Witness Reports

Darfur-Sudan

Darfur

Rape victims must withstand threats of violence from their own families, as seen in this testimony from a May 2009 Physicians for Human Rights report called "Nowhere to Turn”:

When I got back to my brother’s house, I told him what had happened. My brother said to me, "If you stay in my house, I’m going to shoot you (to kill you)." After that, I was afraid and I came to Farchana. My mother doesn’t speak to me.

The violence of rape can force a pregnant woman’s body to abort her baby. At the time of an attack on one woman, which was reported by Physicians for Human Rights, the woman was eight months pregnant. From the same report:

I was raped vaginally by three men in front of my children. The children were forced to witness the rape.… One of the Janjaweed pushed me to the ground. He forced my clothes off and raped me. When they shot my father, they saw I was a little girl. I did not have any energy or force against them. They used me. I started bleeding. It was so painful. I could not stand up.

I was really suffering. The next day I gave birth to a dead baby.
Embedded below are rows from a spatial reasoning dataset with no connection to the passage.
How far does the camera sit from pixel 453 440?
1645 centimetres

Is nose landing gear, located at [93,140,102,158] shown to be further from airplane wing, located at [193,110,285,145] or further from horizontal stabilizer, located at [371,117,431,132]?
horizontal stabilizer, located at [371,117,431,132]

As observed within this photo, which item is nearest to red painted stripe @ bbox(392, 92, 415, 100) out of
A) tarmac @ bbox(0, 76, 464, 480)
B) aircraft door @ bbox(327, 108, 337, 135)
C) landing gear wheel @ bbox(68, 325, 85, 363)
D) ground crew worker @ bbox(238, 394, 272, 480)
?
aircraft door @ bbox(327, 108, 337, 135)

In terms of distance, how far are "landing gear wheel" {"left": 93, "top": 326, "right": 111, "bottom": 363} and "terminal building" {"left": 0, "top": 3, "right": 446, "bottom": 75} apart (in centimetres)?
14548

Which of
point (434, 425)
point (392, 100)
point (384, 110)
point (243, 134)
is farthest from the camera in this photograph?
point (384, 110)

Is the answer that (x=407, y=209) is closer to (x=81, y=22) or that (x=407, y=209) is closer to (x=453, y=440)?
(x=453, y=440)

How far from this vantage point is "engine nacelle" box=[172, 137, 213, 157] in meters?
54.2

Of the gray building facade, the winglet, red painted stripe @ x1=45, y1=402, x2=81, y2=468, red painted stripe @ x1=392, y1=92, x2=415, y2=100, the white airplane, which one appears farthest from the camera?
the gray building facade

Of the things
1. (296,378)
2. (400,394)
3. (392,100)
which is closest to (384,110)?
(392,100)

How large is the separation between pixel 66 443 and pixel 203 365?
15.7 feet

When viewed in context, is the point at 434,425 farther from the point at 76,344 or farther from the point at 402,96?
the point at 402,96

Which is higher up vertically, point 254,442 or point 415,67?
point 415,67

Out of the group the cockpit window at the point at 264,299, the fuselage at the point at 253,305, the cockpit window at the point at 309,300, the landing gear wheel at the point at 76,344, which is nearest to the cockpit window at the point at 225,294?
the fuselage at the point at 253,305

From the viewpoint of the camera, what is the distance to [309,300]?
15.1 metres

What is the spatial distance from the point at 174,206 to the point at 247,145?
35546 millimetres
This testimony of a Sudanese man in Darfur was recounted in a 2006 United Nations Population Fund briefing paper:

In February 2004, I abandoned my house because of the conflict. I met six Arabs in the bush. I wanted to take my spear and defend my family, but they threatened me with a weapon and I had to stop. The six men raped my daughter, who is 25 years old, in front of me, my wife, and young children.

One woman from Darfur told Amnesty International in 2004:

I was with another woman, Aziza, aged 18, who had her stomach slit on the night we were abducted. She was pregnant and was killed and they said, "It is the child of an enemy."